En matière de vie du sol, tout est partout mais l’environnement choisit

Edito TCS 128 juin/juillet/août 2024
À la recherche de produits de qualité, d’une résilience de l’approvisionnement ou simplement d’une approche marketing, les grands industriels et transformateurs ont soudainement un regain d’intérêt pour l’agronomie et les sols. À titre d’exemple, Nestlé ambitionne de sourcer 50 % de ses principaux ingrédients auprès de fermes régénératives. McCain veut faire de même avec les pommes de terre, Danone France vise les 100 % d’ici 2025 et bien d’autres leur emboîtent le pas.
Qu’il s’agisse d’un effet d’annonce, de verdissement ou de recherche de marge nouvelle, cet engouement pour le régénératif va certainement avoir des répercussions sur les pratiques agricoles. Cependant, et si les définitions de l’Agriculture de Conservation des Sols étaient assez claires avec trois piliers bien définis, entre autres par la FAO, les contours de l’Agriculture régénératrice sont beaucoup plus flous et contrairement à d’autres labels, il n’existe pas de définition réglementaire. Cette nouvelle terminologie ouvre donc sur une grande hétérogénéité d’approches avec cependant un socle commun proche de l’ACS. Malgré des écarts de pratiques assez larges où chacun peut se décréter régénératif, cette orientation forte va mettre en avant la cohérence de nos pratiques et risque de ramener beaucoup d’experts aux réalités de l’agriculture, du vivant et des sols avec lesquels il est difficile de tricher.
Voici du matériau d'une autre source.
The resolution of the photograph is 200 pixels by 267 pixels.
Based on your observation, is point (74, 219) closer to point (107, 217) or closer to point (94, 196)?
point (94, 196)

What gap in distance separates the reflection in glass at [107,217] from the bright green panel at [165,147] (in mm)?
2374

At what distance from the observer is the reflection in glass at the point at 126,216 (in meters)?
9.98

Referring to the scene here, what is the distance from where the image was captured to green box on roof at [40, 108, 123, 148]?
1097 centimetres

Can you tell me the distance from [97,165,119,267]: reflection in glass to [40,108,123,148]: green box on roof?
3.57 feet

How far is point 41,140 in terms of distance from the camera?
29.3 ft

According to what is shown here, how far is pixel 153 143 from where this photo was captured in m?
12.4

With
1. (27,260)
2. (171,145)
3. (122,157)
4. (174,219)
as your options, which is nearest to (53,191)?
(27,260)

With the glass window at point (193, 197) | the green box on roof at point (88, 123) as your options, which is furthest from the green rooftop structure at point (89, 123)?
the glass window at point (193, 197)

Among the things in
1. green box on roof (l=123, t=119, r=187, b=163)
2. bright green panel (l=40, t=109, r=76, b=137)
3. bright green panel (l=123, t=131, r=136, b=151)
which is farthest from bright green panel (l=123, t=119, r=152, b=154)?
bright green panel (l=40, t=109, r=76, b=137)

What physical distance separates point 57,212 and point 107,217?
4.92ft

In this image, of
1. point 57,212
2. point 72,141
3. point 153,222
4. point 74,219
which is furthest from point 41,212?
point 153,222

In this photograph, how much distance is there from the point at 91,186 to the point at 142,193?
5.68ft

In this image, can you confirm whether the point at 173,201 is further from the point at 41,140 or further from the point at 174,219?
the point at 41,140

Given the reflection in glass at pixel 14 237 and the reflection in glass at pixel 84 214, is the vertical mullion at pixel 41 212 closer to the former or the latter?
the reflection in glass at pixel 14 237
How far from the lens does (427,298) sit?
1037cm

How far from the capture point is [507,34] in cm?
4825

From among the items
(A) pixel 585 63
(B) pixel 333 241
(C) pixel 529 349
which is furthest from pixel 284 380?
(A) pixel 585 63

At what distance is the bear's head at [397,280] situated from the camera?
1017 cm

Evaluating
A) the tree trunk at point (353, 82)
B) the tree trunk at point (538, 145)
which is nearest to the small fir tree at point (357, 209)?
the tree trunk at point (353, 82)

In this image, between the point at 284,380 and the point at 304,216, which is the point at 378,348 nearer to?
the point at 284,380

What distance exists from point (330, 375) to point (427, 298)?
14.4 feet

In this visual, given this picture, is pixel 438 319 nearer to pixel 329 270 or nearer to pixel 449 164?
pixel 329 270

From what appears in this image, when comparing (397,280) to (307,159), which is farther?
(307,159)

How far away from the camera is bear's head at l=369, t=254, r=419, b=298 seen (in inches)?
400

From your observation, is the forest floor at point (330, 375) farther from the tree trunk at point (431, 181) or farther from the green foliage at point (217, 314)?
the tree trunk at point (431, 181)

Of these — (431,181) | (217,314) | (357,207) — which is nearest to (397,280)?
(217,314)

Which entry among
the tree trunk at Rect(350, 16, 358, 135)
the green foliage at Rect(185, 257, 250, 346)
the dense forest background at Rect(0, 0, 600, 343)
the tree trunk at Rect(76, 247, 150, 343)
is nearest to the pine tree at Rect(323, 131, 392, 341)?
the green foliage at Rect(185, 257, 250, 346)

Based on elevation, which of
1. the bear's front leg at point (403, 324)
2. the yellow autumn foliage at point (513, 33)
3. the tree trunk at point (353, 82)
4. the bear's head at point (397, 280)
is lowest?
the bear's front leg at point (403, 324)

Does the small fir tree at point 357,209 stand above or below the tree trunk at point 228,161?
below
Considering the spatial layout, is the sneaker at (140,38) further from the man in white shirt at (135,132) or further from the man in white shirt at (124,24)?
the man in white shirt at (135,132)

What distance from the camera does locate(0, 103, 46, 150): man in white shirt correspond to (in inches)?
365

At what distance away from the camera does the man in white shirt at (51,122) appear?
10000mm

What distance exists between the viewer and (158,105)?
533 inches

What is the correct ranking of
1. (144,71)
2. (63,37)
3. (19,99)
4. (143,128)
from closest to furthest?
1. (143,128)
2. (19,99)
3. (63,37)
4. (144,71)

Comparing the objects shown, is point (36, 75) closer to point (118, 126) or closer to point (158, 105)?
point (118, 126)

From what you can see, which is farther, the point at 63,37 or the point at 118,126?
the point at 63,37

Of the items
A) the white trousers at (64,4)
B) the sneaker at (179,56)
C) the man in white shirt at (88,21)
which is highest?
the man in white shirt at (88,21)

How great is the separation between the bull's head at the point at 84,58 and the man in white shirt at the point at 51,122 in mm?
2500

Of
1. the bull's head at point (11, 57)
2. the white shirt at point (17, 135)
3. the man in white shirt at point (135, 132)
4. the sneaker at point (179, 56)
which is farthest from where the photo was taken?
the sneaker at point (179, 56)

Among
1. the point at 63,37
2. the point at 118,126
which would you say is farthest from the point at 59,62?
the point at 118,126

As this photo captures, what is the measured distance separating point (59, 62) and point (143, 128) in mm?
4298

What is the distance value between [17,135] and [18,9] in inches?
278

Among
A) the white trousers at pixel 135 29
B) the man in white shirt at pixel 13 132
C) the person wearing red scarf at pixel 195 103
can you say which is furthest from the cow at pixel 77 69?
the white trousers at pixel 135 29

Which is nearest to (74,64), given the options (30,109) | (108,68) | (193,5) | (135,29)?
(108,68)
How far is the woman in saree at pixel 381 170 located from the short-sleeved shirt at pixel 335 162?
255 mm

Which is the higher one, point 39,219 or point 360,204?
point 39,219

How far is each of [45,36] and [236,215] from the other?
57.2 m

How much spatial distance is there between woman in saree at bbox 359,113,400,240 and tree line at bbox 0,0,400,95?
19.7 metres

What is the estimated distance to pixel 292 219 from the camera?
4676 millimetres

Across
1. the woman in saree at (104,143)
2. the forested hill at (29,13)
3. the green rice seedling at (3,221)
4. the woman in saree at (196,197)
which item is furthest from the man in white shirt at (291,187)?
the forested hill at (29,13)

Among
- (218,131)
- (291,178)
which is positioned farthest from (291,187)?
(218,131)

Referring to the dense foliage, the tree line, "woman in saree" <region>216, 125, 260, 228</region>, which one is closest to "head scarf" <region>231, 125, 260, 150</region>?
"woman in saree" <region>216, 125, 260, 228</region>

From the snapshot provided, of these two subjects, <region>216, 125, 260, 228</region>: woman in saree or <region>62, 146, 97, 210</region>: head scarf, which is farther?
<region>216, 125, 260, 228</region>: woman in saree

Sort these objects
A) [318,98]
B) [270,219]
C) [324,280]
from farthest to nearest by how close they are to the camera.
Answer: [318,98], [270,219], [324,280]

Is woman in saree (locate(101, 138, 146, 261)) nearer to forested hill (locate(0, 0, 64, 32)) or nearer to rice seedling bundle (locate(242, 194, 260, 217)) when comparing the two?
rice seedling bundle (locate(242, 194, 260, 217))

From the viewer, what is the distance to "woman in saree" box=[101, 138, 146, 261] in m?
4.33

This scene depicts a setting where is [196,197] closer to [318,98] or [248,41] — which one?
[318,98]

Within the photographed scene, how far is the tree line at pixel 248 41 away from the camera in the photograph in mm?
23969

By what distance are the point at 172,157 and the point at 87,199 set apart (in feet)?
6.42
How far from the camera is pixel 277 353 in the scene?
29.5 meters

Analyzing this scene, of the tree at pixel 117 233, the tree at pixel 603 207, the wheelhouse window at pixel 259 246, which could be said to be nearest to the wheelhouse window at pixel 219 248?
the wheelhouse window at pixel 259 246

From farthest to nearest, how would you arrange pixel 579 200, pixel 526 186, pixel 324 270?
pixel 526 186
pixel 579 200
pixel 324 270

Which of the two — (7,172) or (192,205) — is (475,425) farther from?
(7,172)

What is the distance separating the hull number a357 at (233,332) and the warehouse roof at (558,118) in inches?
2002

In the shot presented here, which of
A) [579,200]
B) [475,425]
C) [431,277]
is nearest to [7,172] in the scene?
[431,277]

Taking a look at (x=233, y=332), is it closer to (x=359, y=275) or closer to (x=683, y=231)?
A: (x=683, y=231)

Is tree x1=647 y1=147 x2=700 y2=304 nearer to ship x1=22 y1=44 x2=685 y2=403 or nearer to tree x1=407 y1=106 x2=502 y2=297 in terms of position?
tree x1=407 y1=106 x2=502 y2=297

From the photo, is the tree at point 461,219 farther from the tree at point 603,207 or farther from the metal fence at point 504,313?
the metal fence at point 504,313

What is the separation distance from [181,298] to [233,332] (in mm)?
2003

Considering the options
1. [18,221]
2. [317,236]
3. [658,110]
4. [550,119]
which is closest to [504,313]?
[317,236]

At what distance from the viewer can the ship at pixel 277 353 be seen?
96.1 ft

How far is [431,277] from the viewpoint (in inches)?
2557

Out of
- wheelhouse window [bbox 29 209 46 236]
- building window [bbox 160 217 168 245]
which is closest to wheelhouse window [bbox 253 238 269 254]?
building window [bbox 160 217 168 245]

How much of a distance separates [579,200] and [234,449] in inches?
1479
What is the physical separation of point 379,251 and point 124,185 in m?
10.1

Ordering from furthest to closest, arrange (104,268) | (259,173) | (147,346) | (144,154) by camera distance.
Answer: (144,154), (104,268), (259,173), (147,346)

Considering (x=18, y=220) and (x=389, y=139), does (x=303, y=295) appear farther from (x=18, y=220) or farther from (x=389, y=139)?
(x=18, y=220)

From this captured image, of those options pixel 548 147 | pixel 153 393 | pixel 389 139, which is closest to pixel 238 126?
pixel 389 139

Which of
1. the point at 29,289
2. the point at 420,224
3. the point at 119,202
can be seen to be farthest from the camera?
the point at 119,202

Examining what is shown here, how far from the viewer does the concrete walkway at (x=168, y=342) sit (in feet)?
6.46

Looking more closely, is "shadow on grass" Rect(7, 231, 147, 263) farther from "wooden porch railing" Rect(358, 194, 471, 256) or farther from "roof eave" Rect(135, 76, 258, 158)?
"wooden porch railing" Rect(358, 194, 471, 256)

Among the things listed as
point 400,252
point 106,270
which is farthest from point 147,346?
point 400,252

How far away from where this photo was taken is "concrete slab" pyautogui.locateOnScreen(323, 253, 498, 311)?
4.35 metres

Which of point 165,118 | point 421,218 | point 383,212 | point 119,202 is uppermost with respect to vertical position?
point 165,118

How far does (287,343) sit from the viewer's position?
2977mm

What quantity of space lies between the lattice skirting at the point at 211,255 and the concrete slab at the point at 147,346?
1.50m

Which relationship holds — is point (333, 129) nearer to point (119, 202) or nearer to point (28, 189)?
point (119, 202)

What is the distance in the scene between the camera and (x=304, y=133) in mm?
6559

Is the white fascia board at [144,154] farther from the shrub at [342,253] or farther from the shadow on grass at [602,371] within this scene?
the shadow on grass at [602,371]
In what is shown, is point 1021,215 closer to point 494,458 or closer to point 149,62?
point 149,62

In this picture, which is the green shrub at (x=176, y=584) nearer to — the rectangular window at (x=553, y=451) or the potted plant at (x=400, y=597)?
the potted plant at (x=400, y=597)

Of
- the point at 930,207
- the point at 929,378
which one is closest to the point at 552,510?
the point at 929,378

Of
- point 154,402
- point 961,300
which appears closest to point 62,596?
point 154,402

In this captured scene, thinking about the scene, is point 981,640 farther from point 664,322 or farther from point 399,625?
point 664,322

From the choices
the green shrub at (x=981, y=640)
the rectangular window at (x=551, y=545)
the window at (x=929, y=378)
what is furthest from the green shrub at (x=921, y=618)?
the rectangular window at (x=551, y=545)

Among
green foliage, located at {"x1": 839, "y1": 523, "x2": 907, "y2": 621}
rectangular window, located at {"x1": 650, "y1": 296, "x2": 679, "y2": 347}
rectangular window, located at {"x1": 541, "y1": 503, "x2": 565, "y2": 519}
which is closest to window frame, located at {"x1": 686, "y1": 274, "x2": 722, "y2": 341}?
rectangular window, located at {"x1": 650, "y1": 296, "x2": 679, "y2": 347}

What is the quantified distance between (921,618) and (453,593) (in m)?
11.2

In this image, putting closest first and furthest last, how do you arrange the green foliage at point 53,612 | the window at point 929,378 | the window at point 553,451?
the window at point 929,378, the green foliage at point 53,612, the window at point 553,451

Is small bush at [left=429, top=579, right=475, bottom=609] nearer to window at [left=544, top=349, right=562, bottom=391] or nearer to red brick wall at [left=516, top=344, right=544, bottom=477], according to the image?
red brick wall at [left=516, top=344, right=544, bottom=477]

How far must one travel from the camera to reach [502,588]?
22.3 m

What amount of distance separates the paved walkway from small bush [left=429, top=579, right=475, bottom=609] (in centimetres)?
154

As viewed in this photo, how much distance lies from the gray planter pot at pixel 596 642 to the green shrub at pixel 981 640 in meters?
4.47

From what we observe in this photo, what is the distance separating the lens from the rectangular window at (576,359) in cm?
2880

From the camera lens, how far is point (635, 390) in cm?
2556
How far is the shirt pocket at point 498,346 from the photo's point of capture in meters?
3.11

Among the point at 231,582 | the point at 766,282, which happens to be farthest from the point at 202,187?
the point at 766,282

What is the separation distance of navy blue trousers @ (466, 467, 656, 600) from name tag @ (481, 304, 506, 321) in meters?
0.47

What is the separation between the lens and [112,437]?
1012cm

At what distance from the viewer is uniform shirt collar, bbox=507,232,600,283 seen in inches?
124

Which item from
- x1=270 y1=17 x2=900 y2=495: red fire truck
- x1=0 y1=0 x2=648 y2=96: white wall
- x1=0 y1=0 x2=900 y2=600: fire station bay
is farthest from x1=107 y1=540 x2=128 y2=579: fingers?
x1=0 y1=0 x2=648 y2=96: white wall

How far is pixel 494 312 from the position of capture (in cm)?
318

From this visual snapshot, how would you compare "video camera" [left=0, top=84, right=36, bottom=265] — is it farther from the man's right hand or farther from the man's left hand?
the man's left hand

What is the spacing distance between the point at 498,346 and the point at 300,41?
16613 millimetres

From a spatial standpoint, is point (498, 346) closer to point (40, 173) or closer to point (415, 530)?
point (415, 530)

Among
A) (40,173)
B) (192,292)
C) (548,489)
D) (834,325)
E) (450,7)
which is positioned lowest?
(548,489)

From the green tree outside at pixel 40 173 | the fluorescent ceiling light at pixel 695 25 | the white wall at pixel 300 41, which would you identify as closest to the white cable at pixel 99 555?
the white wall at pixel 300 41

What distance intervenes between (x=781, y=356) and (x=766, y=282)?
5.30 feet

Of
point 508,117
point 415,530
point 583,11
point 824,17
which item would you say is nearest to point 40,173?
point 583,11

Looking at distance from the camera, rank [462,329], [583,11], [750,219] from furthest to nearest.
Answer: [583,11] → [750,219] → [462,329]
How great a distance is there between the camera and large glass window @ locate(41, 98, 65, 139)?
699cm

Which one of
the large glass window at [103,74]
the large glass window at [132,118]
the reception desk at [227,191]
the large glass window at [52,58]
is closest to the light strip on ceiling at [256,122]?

Premier engouement : le carbone

Au-delà des pratiques culturales, la première entrée régénérative est le carbone que seul l’agriculture et la sylviculture peuvent capter dans l’air pour réduire le réchauffement climatique et l’injecter dans les sols sous forme de matières organiques où là, il devient formidablement utile. Aujourd’hui, le sujet se démocratise et de nombreux programmes et modèles commencent à se mettre en place avec une diversité d’approches qui ne reconnaissent pas toujours l’impact positif de la réduction, voire de la suppression du travail du sol. Cependant et avec le temps, les calculs théoriques et les évaluations seront rattrapés par la réalité et les vraies mesures d’évolution dans les champs.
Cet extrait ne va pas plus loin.